おかしいのはコレだけではなかった。相も変わらず家族の仲は険悪ではあったものの時は経ち、天道が幼稚園に通う歳になった。
中々心を開かぬ天道に、母親はもちろん教員も苦笑い。ただでさえ強個性であった天道、オマケに極度の人見知り。ひと月が過ぎた頃には、彼含めた天道は教員達の間でもっぱら問題児と噂をされるようになっていた。
事件が起きた。天道が同い年の子供をムカデで刺し、気絶させてしまったのだ。ただ、これはあくまで外から見た事実に過ぎない。実際、天道は彼を救うためにムカデを使ったに過ぎなかった。

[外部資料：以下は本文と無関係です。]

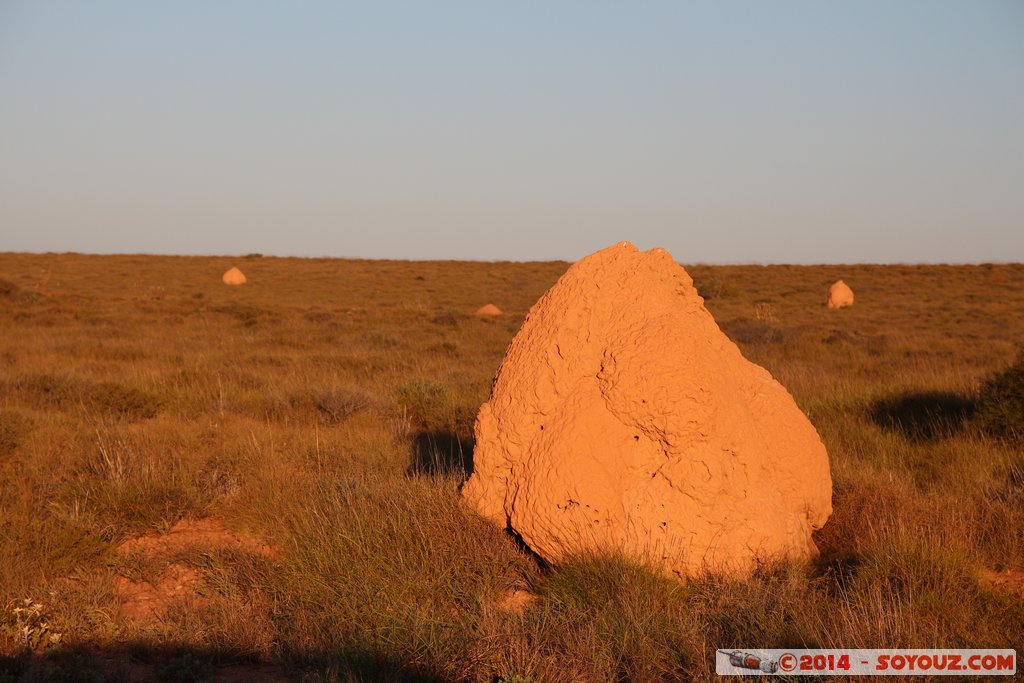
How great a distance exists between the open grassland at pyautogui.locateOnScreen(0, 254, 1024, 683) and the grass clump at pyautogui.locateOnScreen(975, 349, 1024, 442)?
0.36 ft

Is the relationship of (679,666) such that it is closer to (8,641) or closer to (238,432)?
(8,641)

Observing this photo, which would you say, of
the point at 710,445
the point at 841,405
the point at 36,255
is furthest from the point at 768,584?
the point at 36,255

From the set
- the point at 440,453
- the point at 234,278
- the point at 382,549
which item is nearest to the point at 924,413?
the point at 440,453

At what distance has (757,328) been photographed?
16547 millimetres

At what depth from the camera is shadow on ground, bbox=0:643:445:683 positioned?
115 inches

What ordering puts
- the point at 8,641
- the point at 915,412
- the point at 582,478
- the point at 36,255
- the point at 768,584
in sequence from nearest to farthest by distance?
the point at 8,641
the point at 768,584
the point at 582,478
the point at 915,412
the point at 36,255

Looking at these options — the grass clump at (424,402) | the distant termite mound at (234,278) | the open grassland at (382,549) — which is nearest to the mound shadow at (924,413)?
the open grassland at (382,549)

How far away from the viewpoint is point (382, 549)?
3832mm

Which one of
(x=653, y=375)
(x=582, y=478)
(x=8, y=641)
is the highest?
(x=653, y=375)

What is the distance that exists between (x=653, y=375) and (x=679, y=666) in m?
1.41

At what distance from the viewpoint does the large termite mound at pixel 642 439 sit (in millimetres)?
3727

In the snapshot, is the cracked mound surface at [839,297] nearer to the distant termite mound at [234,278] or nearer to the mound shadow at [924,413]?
the mound shadow at [924,413]

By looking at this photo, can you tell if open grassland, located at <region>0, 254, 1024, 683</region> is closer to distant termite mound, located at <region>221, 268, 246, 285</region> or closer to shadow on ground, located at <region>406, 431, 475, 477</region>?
shadow on ground, located at <region>406, 431, 475, 477</region>

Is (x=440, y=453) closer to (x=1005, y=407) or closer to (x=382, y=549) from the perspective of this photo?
(x=382, y=549)
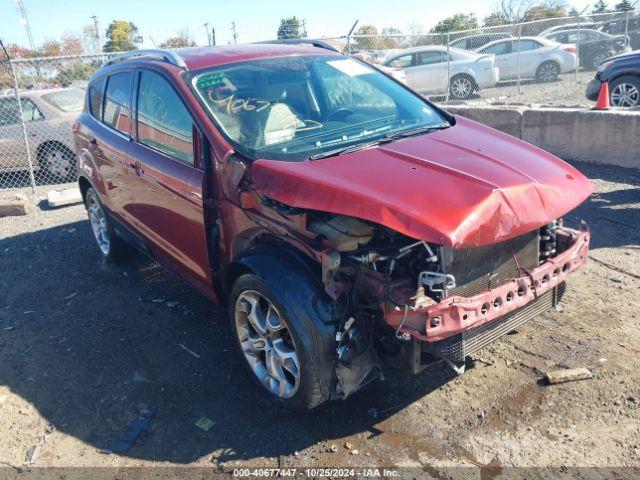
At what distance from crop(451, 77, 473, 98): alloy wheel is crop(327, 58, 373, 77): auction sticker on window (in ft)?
40.2

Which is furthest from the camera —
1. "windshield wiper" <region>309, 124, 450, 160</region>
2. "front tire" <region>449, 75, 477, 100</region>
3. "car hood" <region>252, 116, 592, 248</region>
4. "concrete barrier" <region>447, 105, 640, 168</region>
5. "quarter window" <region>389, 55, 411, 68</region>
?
"quarter window" <region>389, 55, 411, 68</region>

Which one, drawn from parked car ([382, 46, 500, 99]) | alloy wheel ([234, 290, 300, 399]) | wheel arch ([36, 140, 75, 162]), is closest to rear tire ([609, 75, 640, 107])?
parked car ([382, 46, 500, 99])

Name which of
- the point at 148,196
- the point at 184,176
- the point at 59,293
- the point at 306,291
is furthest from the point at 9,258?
the point at 306,291

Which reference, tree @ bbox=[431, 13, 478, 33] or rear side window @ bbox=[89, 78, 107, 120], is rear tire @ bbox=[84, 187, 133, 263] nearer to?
rear side window @ bbox=[89, 78, 107, 120]

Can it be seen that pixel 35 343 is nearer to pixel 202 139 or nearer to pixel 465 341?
pixel 202 139

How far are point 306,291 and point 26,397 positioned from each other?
2.19 meters

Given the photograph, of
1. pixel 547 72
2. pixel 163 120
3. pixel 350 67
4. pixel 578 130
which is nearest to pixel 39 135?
pixel 163 120

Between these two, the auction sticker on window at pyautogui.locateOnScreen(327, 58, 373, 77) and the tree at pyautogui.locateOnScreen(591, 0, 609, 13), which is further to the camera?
the tree at pyautogui.locateOnScreen(591, 0, 609, 13)

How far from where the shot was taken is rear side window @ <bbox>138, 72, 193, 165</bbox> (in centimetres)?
389

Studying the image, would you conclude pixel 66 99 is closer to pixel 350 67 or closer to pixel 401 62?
pixel 350 67

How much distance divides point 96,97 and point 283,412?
381 centimetres

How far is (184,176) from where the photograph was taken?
12.6 feet

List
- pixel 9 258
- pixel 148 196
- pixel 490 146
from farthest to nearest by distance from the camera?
1. pixel 9 258
2. pixel 148 196
3. pixel 490 146

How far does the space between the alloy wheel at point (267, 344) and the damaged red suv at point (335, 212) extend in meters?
0.01
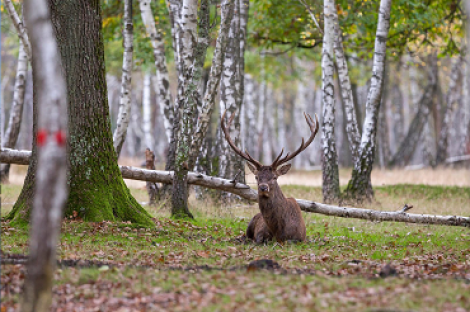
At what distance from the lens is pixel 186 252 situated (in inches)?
304

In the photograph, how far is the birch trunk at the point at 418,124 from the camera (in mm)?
25188

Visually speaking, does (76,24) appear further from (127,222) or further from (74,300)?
(74,300)

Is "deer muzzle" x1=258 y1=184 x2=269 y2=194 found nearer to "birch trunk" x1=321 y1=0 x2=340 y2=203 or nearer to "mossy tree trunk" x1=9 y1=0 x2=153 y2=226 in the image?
"mossy tree trunk" x1=9 y1=0 x2=153 y2=226

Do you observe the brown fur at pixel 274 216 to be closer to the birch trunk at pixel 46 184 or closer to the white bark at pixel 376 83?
the birch trunk at pixel 46 184

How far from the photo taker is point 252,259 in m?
7.49

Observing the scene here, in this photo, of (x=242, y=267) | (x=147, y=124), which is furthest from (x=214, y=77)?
(x=147, y=124)

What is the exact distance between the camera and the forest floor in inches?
194

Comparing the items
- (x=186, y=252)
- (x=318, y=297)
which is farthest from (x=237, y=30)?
(x=318, y=297)

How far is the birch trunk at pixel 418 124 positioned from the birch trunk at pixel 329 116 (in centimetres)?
1212

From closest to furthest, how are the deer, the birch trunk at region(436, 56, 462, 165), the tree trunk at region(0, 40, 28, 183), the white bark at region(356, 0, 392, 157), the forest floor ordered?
1. the forest floor
2. the deer
3. the white bark at region(356, 0, 392, 157)
4. the tree trunk at region(0, 40, 28, 183)
5. the birch trunk at region(436, 56, 462, 165)

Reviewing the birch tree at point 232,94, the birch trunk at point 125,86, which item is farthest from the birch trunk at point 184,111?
the birch tree at point 232,94

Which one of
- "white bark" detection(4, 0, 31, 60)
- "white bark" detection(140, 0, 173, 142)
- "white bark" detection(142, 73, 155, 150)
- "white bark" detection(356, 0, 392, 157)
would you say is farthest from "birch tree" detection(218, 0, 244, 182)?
"white bark" detection(142, 73, 155, 150)

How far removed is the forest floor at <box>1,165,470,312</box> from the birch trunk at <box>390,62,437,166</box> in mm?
15021

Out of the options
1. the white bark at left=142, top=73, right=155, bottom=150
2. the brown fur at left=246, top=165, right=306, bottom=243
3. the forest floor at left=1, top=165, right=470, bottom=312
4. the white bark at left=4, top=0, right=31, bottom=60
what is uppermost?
the white bark at left=4, top=0, right=31, bottom=60
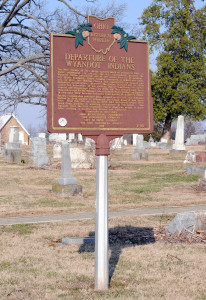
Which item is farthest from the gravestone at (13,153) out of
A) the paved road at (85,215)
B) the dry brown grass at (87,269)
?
the dry brown grass at (87,269)

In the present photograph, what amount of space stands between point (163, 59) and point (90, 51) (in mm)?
40170

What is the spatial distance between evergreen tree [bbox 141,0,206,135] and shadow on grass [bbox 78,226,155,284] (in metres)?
36.0

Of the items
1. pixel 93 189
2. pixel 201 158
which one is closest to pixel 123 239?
pixel 93 189

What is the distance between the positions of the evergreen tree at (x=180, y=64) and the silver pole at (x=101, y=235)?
39.5 m

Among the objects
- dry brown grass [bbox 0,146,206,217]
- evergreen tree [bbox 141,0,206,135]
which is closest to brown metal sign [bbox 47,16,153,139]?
dry brown grass [bbox 0,146,206,217]

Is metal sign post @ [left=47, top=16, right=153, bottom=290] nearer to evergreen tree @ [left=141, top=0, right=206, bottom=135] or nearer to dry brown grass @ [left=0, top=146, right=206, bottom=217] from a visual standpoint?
dry brown grass @ [left=0, top=146, right=206, bottom=217]


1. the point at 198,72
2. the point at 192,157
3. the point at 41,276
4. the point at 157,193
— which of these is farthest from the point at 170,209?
the point at 198,72

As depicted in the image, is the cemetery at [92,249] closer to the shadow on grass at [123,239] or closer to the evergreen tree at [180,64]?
the shadow on grass at [123,239]

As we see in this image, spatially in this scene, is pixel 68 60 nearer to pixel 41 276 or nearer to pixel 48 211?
pixel 41 276

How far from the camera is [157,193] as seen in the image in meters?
16.5

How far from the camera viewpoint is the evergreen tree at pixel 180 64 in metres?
46.1

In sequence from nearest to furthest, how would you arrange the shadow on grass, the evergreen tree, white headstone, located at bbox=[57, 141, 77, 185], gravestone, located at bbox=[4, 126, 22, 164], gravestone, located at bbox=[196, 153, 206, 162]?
1. the shadow on grass
2. white headstone, located at bbox=[57, 141, 77, 185]
3. gravestone, located at bbox=[196, 153, 206, 162]
4. gravestone, located at bbox=[4, 126, 22, 164]
5. the evergreen tree

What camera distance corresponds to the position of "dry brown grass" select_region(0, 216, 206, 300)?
657 centimetres

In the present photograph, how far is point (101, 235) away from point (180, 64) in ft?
134
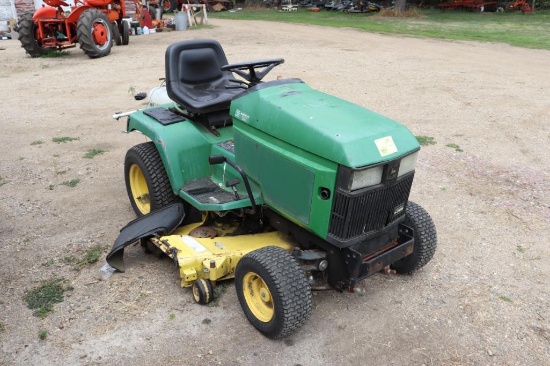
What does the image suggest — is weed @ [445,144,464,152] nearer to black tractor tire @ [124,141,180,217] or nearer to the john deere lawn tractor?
the john deere lawn tractor

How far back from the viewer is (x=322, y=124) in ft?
9.48

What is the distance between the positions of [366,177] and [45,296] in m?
2.20

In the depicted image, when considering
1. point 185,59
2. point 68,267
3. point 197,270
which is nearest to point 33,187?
point 68,267

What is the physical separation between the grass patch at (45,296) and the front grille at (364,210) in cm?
184

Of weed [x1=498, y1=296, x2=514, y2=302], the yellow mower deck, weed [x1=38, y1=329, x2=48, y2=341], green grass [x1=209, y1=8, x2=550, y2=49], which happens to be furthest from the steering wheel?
green grass [x1=209, y1=8, x2=550, y2=49]

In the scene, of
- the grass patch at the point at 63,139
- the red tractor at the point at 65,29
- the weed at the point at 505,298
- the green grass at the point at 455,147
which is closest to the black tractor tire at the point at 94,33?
the red tractor at the point at 65,29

理由は簡単。彼が女の子をしつこく虐めていたからだ。気に入っていたのだろうか。砂や酷い時には泥をかけて、女の子が泣いて逃げるのを追いかけて虐めていた。本人は遊んでいたつもりだったのだろうが、少女にとっては苦痛以外のなにものでもない。
彼はたまたま一人で教室にいた彼に泣きつき、「助けて」とお願いをした。だから、少し懲らしめてやった。それまでだった。
だが、周りはそれを正義とは捉えなかった。少女はきちんと弁明をしたが、先程の男の子の親がそれに一向に耳を貸さなかった。生憎、証人もいなかったため、天道はその日から危険視され、ついには除け者にされた。
その日からだった。全てが狂いだしたのは。
父親はある日、声をかけられた。怪しそうな眼鏡をした、白衣をまとった年寄りだった。
「お前さんの子供、人をも殺せるぞ」
かつてヒーローに憧れていた自分が抱いていた、強個性への嫉妬と羨望。妻への支配欲、会社内でのストレスや孫の顔を見せろと騒がしい家族たち。自分の理想と、今の色のない現実。個性で全てが決まってしまう、理不尽な世界への苛立ち。
何よりもう一度、家族を一からやり直したい、そう思っていた。
だから全てを、息子のせいにした。
決して、天道だけが原因ではなかった筈なのに、彼は己の欲望と赦されたいという願望のためだけに、息子を売ることにしたのだ。
「ふぉっふぉっふぉっ、そうかそうか、話が分かる人間でよかった。そうじゃなぁ、ざっと一億は出してやろう」
「い、一億?」
「当然だ、子供を売ったんじゃ、一億なんざ優に超える。これからわしの言う通りに行動してくれるならもう一億だしてやるわい」
そうして、父親は決意した。
息子のことを、あの医者に売りつけると。
精神病院に預けるという体で、妻には内緒で息子を捨てることに決めたのだ。最低だと言われるだろう。しかし、天道には生まれながらに運がなかったのだ。
哀れだと思った。同時に、聡いとも思った。なぜなら、彼は既にそのことを理解しているようだったからだ。
こうして、人間の皮を被った君は誕生した。